A arena em que se arma o garroteamento da imprensa independente argentina não é a do exercício da censura convencional em suas diversas modalidades, mas a da apropriação do insumo essencial do setor de comunicação impressa - o papel-jornal. Para dar certo, a operação passa pelo alijamento do Clarín e do La Nación do controle acionário da companhia Papel Prensa, que fabrica 75% do produto utilizado no país e abastece 170 jornais. O primeiro daqueles diários enfeixa 49% das ações da empresa. O segundo, 22,49%. O Estado detém 27,46%. As relações entre os acionistas privados e o parceiro estatal são de confronto aberto. De março até este mês, a Papel Prensa esteve sob intervenção, a pedido do governo.

Há mais de um ano, os Kirchners vêm tramando uma ofensiva em duas frentes para estatizar a empresa. De um lado, o governo enviou ao Congresso um projeto que declara "de interesse público" a produção e distribuição de papel-jornal. De outro, como previsto, foi à Justiça para incriminar os dirigentes dos matutinos que ainda não sucumbiram às intimidações da Casa Rosada. A acusação é de que, em conluio com os militares, coagiram os então proprietários da Papel Prensa a vendê-la a preço vil. Mas a mera cronologia dos fatos desmonta a ficção urdida pelo governo. A empresa pertencia à família do banqueiro David Graiver, Morto em agosto de 1976 no México, num desastre aéreo jamais elucidado.
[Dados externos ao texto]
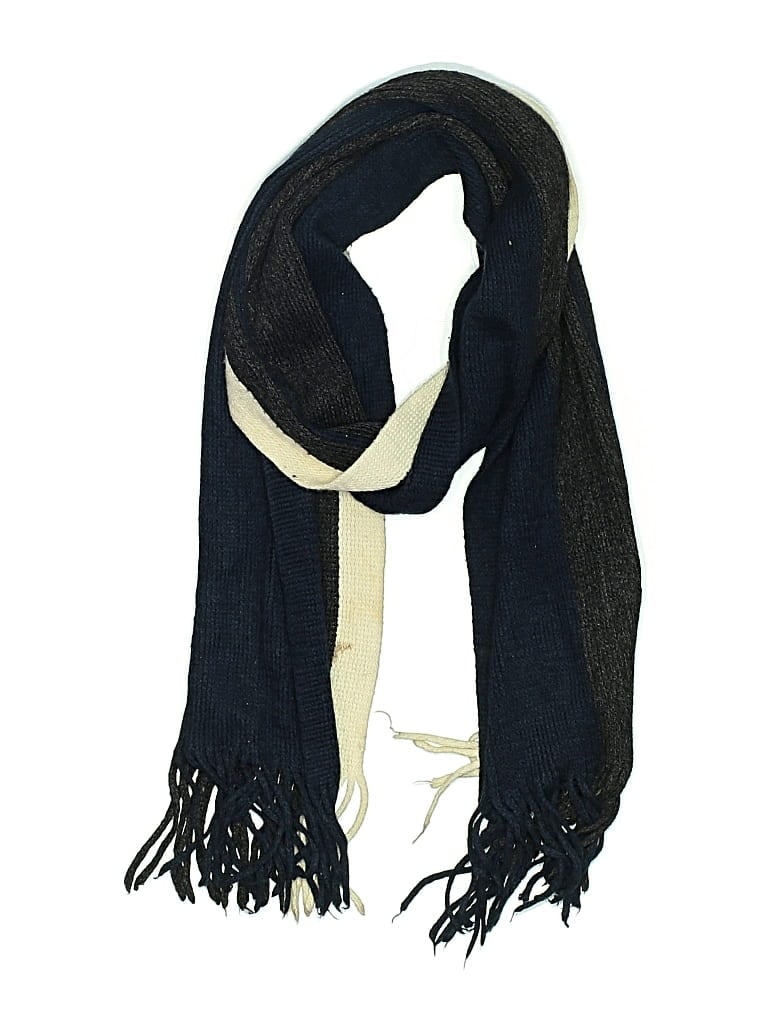 Pre-owned Assorted Brands Scarf In Blue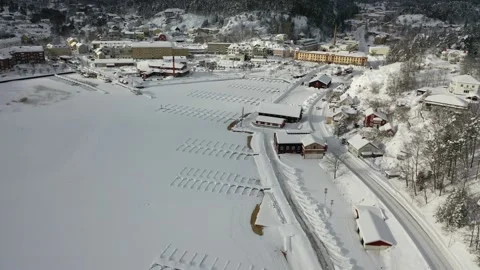 Valdemarsvik, winter Video stock 164397001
Graiver aplicava no exterior os recursos obtidos pelo movimento armado peronista Montoneros com os sequestros de empresários argentinos. Entre março e abril de 1977, o regime prendeu e torturou seis parentes do banqueiro, entre eles a sua viúva Lidia Papaleo, condenada a 5 anos de prisão pelas ligações da família com a organização guerrilheira. Nessas condições, ela teria concordado em passar adiante a Papel Prensa. O anacronismo é flagrante: a transação ocorrera em novembro de 1976, meio ano antes, portanto. Os Graivers precisavam de dinheiro, entre outras coisas, para devolver aos Montoneros a sua parte. O irmão de David, Isidoro, entre outros familiares, assegura que a venda foi voluntária e a valor de mercado.

Também chama a atenção que, em nenhum outro momento, desde a redemocratização do país, em 1983, e no curso das numerosas investigações sobre os horrores do regime militar, se levantaram dúvidas sobre a legitimidade do negócio. Em nota conjunta, Clarín e La Nación qualificaram o pedido de processo "uma aberração moral e jurídica", sem nenhum fundamento na realidade. "O governo", assinalaram, "insiste em mentir, reescrever a história e manipular os direitos humanos como ferramenta de perseguição e represália." O mais grave é que os Kirchners o fazem apostando na complacência de um Judiciário em boa medida domesticado. É improvável que a presidente se expusesse ao risco de ver negada a sua solicitação.

As perspectivas para a liberdade de imprensa na Argentina são sombrias. O controle da mídia faz parte da operação eleitoral peronista no próximo ano.